Au rythme de promenades pédestres dans une douzaine de villes méditerranéennes, Abdelwahab Meddeb entraîne son lecteur dans un périple poétique en compagnie d’Aya, la femme aimée. Une randonnée puisant dans l’architecture, dans le mysticisme et dans l’histoire.
Mais cette Aya qui ressemble fort à une femme mythique, est-elle bien réelle ? L’auteur lui-même la place dans la » tradition littéraire du féminin sublimé « , derrière Laura de Pétrarque et Elsa d’Aragon, tout en précisant que la toute première figure de la série fut arabe : Rabia, la femme aimée et sublimée par le théosophe arabo-espagnol Ibn Arabi. Il y a aussi ce nom-symbole : Aya, qui signifie en arabe » le signe, et le verset coranique qui prend valeur de signe » et en japonais » le travail sur la trame « .

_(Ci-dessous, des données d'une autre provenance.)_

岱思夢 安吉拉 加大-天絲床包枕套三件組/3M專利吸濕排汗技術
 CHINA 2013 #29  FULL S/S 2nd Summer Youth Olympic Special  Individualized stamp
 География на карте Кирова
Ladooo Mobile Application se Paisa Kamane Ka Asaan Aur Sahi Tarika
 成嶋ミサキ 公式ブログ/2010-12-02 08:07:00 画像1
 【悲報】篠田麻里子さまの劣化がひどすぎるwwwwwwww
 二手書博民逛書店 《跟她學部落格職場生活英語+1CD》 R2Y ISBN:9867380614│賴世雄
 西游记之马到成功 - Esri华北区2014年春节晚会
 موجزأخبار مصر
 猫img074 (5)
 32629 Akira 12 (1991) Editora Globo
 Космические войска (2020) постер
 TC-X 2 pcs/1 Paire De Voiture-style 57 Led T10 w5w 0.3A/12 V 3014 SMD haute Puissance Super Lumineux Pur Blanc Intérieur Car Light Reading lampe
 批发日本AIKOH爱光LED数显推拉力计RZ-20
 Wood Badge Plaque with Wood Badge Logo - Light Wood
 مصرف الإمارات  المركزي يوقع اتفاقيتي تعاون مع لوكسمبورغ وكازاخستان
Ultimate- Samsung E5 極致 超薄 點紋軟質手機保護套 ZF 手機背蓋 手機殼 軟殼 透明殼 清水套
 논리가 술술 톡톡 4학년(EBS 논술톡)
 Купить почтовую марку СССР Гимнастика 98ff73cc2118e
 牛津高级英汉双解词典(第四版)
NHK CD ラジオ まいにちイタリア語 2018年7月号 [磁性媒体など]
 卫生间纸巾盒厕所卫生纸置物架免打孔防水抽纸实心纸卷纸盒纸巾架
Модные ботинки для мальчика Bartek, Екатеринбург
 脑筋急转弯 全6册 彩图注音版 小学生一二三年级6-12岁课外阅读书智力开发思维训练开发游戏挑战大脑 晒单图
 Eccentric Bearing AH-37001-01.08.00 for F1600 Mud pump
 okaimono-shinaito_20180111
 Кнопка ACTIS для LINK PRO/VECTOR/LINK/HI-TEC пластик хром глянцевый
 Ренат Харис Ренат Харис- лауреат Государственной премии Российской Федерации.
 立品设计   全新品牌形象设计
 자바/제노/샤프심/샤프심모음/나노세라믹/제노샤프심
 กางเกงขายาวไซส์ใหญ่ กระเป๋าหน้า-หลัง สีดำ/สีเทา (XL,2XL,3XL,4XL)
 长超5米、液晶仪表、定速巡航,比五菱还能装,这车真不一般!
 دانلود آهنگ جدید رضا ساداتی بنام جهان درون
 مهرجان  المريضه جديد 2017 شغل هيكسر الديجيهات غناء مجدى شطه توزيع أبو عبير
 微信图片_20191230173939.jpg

Une constante frappante du roman est la dualité, présente surtout dans l’héritage culturel et vécue sans contradictions par le narrateur. Meddeb parle de » dualité des références « , vue par les anciennes générations comme » une division de l’être « , mais qui s’avère être un bonheur pour l’auteur lui-même : » Comme par hasard, les textes qui m’intéressent le plus sont des textes qui ne sont pensés que dans l’interstice entre les cultures et les langues « , confie-t-il en faisant allusion à Segalen ou Ezra Pound.
Cette dualité prend place dans une narration très scandée, souvent absente de ponctuation. L’auteur qui se nomme » écrivain-marcheur » y voit une certaine » égalité du flux » : » C’est un corps qui traverse un espace dans un temps déterminé et qui capte des sensations. La trame dramaturgique devient égale à la capture de ces sensations. C’est une volonté de ne pas hiérarchiser ces deux éléments. » Mais : » Il s’agit de même d’imaginer comment déclamer ce que vous avez sous vos yeux, de donner dans le graphe la virtualité d’une voix. »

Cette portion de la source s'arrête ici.